Financial collapse after a seven year illness and the loss of his family led Madou Traoere, 35, to flee his village of Sinzani in north eastern Mali to find a better life in the capital Bamako, but ever since he arrived seven years ago he has been living on the streets begging for scraps and small change.

The Mali Ministry of Planning estimates up to 5,000 beggars eke out an existence on the streets of Bamako, and the number is rising at a rate of 5 percent a year.

These are among the most destitute and marginalised people in one of the 10 poorest places in the world.

Beggars are found everywhere, and are resorting to ever-more desperate measures to survive, even stealing money left by mourners at cemeteries.

The phenomenon is driven by urbanisation, growing poverty and a breakdown of the country’s social fabric, as well as the tradition of begging practiced by Koranic students or ‘talibes’, academics and government officials told IRIN. ‘Talibes’ are children who follow a Koranic teacher and traditionally beg as a way of submitting to God.

Urbanisation and social breakdown

Professor Badra Alou Macalou, who teaches development and geography at the University of Bamako, told IRIN the problem is getting worse because of growing numbers of adult villagers moving to the city in search of work.

“People in the interior [of the country] where poverty is increasingly fierce, think there is everything in Bamako. But when confronted by the harsh reality of the capital, they end up becoming beggars,” he said.

As a result, Bamako has now expanded beyond its official city limits, with new districts emerging on its outskirts, causing tension over land management and social divisions between new and old inhabitants, said Mamane Touré, a surveyor at the Bamako town hall.

Farmers and semi-nomadic pastoralists living in the Sahelian and Sahelo-Saharan areas of the country are the poorest people in Mali, according to the United Nations Development Programme (UNDP), and it is becoming more difficult for them to sustain themselves through farming.

This rural to urban population movement is backed up by global trends from the United Nations Population Fund (UNFPA), which estimates that by 2030 the number of people living in cities will rise from 3.3 to 5 billion, with 95 percent of this growth occurring in developing countries.

[IRIN presents Tomorrow's Crises Today: the humanitarian impact of urbanisation - the book ]

Adult beggars neglected

Sangaré Coumba, member of a non-governmental organisation (NGO), The Association of Women for the Development of Faladie, said the government and aid agencies focus most of their support efforts on child beggars or ‘talibes’ overlooking the problem of adult begging in the process.

The problem of child begging is widespread in Mali’s towns and cities, according to local NGO Mali Enjeu (ME) which conducted a survey of over 11,000 students in Koranic schools in Bamako and Ségou, 250km to the northeast of Bamako in 2005. The survey found a quarter of students, particularly boys, survive only through the proceeds of begging.

Reasons for the focus on children are partly because of their numbers but also because people think children are more vulnerable than adults, Coumba said.

“They say that adults can escape [the practice of] begging, [while] for children it isn’t easy because they are more fragile and have difficulty supporting themselves through hunger, cold and poverty,” she said.

◆ Stated exercise 1
Using the article on begging in Bamako, answer:
(a) How many beggars does the Mali Ministry of Planning estimate live on the streets of Bamako?
(b) What does UNFPA estimate about the number of people living in cities by 2030?
(c) How many students did Mali Enjeu survey in 2005?
◆ Stated exercise 2
Render this sentence from the article on begging in Bamako in Spanish: "These are among the most destitute and marginalised people in one of the 10 poorest places in the world."
◆ Stated exercise 3
Pick up the article on begging in Bamako after its last sentence and continue it.
The records that come next have nothing to do with any of this.

◆ Listed entries
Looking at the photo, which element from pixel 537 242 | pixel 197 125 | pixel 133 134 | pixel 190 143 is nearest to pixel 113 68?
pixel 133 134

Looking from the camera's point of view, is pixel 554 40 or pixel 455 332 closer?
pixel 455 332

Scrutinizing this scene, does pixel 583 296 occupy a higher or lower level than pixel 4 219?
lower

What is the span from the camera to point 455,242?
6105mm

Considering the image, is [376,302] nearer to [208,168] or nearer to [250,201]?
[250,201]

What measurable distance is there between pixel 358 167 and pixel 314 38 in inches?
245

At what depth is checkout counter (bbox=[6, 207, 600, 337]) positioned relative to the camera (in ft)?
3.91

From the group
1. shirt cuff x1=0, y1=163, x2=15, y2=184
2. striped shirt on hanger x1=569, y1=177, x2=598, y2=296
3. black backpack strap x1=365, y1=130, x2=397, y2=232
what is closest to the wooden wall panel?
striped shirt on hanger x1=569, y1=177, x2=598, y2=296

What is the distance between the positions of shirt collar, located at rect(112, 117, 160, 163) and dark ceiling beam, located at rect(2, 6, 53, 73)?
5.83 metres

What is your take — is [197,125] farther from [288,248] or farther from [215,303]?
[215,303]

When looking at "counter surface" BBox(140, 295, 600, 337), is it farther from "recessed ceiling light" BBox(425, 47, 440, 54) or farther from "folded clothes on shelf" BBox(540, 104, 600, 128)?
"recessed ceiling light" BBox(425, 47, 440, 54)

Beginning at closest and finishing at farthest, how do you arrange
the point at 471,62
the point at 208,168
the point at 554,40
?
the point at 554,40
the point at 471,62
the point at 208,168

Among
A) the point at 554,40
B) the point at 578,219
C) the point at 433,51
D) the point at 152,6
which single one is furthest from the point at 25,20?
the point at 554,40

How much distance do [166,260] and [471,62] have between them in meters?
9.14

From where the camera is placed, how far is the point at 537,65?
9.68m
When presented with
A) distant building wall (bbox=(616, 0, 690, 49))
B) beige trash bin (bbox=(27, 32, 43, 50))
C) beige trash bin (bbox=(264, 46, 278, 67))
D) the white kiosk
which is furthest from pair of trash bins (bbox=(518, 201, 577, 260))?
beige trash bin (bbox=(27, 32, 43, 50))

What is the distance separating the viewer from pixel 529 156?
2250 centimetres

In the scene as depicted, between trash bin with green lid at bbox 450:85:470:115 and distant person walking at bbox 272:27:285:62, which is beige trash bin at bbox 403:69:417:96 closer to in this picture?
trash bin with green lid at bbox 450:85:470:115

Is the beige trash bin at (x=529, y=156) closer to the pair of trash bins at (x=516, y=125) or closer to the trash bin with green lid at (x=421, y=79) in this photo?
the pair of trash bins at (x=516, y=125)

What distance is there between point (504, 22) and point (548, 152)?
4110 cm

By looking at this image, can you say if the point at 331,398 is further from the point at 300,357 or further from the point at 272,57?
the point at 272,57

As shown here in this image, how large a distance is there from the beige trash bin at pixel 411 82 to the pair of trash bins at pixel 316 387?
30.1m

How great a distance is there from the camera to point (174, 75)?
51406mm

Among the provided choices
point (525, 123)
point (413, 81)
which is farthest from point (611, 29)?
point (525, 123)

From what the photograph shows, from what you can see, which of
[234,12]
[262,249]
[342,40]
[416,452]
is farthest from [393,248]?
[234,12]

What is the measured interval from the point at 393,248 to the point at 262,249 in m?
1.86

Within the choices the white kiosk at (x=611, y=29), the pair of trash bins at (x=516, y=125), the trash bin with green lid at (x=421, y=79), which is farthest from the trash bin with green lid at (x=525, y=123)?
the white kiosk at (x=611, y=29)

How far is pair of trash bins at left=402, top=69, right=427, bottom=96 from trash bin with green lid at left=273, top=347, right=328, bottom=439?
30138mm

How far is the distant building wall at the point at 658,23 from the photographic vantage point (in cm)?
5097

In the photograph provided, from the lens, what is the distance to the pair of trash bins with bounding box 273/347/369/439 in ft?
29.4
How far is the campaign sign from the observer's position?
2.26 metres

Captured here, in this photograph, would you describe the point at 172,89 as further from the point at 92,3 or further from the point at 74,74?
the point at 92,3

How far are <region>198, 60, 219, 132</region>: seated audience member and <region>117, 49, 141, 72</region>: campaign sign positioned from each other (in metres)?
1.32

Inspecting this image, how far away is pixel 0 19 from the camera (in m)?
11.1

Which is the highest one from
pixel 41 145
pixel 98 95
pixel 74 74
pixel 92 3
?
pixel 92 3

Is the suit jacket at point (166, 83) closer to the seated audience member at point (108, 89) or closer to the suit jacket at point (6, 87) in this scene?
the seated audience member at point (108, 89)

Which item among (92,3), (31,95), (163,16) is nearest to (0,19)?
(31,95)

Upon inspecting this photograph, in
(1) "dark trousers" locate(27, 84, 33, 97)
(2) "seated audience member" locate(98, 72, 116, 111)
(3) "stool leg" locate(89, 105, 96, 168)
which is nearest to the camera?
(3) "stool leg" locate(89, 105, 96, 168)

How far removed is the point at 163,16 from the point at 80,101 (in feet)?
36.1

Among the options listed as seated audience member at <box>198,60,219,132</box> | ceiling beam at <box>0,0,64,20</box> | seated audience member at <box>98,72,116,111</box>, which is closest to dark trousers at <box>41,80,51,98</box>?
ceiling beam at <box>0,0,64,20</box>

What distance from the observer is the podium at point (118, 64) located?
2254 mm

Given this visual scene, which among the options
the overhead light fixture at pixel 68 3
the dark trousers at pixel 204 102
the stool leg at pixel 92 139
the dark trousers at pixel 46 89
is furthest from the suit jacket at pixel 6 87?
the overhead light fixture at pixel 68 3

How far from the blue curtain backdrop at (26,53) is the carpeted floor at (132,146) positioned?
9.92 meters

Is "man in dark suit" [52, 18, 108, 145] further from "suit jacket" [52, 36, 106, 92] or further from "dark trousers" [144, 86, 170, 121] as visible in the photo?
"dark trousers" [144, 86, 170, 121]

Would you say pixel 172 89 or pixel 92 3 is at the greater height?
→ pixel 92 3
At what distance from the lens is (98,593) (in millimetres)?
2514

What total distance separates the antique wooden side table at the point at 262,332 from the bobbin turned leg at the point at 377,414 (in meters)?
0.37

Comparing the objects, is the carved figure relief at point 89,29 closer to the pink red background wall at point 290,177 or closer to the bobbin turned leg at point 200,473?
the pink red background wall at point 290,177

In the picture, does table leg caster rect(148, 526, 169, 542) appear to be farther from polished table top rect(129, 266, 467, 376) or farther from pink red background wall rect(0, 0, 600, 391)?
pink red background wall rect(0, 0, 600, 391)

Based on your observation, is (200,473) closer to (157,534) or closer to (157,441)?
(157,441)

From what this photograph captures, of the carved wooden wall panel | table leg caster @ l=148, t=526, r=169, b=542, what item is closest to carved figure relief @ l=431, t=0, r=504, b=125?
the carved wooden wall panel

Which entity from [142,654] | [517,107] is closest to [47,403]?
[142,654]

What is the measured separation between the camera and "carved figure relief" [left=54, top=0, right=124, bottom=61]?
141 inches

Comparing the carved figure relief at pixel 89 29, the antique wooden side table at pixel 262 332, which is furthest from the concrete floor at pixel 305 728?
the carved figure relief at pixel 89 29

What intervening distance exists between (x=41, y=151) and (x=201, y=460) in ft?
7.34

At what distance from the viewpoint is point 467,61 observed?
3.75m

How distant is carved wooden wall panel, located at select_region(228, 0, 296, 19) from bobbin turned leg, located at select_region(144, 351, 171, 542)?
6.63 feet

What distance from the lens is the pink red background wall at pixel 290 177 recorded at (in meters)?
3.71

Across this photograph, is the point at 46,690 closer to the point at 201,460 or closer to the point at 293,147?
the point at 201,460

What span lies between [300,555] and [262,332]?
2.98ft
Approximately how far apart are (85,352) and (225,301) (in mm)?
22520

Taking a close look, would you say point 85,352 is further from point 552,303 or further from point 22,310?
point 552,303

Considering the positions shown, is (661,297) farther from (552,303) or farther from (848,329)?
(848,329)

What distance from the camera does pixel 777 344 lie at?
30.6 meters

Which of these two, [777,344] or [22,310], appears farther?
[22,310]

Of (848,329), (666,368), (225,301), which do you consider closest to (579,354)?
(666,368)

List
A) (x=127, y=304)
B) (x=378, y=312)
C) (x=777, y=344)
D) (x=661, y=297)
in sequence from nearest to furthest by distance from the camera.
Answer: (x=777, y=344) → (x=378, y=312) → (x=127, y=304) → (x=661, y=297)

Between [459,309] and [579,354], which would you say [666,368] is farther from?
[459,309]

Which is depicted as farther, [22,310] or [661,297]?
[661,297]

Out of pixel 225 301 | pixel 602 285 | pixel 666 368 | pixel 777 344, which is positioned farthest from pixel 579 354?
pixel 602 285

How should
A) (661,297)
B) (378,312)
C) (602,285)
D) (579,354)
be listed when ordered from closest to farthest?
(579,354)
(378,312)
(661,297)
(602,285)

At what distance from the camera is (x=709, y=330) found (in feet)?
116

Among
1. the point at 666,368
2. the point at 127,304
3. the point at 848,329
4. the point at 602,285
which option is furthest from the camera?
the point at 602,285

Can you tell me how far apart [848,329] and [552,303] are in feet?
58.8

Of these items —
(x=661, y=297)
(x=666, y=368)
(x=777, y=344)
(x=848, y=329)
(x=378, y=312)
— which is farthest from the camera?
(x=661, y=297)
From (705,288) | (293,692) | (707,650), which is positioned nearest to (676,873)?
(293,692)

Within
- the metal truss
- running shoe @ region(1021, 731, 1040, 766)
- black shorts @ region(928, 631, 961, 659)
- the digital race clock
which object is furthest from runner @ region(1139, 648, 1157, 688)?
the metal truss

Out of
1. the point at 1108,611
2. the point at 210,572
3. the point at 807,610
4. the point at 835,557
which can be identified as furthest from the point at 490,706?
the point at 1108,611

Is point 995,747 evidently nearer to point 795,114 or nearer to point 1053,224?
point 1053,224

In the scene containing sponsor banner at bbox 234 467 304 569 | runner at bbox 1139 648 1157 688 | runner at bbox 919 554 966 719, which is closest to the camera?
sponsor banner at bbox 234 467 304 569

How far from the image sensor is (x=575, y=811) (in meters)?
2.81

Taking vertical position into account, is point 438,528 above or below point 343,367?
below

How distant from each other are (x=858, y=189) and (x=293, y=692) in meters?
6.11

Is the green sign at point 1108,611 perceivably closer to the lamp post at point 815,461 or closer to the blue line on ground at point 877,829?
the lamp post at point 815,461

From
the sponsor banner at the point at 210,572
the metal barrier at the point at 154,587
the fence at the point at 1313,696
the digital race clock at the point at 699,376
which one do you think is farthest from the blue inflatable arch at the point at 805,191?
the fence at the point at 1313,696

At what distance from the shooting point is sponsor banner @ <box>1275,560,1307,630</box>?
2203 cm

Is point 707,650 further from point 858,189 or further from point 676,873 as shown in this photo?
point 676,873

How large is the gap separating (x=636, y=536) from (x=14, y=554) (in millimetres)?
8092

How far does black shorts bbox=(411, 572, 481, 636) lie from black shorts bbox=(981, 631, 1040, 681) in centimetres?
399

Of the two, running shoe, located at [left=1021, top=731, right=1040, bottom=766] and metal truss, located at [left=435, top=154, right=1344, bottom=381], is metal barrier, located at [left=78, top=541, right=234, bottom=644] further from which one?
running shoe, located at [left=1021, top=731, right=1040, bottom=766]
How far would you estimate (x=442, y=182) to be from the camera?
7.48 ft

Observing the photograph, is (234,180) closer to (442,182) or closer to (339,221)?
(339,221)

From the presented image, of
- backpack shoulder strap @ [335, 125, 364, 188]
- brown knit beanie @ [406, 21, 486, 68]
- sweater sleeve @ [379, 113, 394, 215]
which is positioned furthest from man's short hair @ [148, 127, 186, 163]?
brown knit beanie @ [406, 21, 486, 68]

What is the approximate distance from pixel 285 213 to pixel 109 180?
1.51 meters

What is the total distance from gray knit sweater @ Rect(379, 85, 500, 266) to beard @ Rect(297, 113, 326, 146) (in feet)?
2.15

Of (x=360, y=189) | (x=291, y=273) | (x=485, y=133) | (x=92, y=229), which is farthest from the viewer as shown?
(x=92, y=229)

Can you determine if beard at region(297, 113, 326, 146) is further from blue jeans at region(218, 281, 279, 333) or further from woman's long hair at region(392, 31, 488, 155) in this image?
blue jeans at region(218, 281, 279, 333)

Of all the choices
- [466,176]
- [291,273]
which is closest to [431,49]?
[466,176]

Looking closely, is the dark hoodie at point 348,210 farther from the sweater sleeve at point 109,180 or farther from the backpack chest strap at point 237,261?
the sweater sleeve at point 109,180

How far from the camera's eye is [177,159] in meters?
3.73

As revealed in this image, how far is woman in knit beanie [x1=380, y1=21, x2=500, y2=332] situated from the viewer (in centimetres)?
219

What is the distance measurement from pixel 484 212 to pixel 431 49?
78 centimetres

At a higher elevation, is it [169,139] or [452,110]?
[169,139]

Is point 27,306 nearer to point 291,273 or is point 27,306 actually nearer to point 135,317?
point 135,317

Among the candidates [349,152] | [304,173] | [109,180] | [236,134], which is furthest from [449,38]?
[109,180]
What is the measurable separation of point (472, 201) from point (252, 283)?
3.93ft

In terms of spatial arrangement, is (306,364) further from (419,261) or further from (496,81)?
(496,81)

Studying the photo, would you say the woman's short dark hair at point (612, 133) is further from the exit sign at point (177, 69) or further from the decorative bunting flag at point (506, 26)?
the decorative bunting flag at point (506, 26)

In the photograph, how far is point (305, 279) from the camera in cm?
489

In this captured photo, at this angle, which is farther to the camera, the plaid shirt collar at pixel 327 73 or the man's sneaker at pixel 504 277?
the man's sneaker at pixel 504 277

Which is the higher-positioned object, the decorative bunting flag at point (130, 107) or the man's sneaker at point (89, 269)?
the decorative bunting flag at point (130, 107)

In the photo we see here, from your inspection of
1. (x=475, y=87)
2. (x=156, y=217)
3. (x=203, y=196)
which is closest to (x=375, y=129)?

◆ Task output 1
(a) Up to 5,000.
(b) It will rise from 3.3 to 5 billion, with 95 percent of this growth occurring in developing countries.
(c) Over 11,000 students in Koranic schools in Bamako and Ségou.

◆ Task output 2
Se encuentran entre las personas más indigentes y marginadas de uno de los 10 lugares más pobres del mundo.

◆ Task output 3
And, she added, “children are easier to help than adults”.

An official from the Ministry of Women, Children and the Family, who asked to remain anonymous, said: “Begging is very complicated because it’s a social, religious and traditional problem. There is no law in Mali forbidding [it].”

Government struggling to cope

With begging so widespread, and growing, the government admits it is struggling to tackle the problem. “The state is overwhelmed by the magnitude of the problem,” said the anonymous government official.

Government programmes are small: one involves running a welcome shelter for children in Bollé, a district of Bamako, where beggars learn trades such as carpentry, mechanics, and tailoring to help them become self-sufficient and to keep them off the streets.

Government officials do not have accurate figures on how much the state is spending to tackle begging, but say it relies on partnerships with aid agencies like the United Nations Population Fund (UNFPA), and local NGOs such as ME and CONCAM to augment its efforts.

Mamadou Seydou Diallo, coordinator at ME, criticised the government for not doing enough to address the begging problem. “The state’s [efforts] are not enough for the [beggars] who are in dire need of support,” he said.

Next Steps

ME boosts the government’s efforts by working with it to run a literacy and training programme targeting 500 children in six Koranic schools in Bamako district and Ségou.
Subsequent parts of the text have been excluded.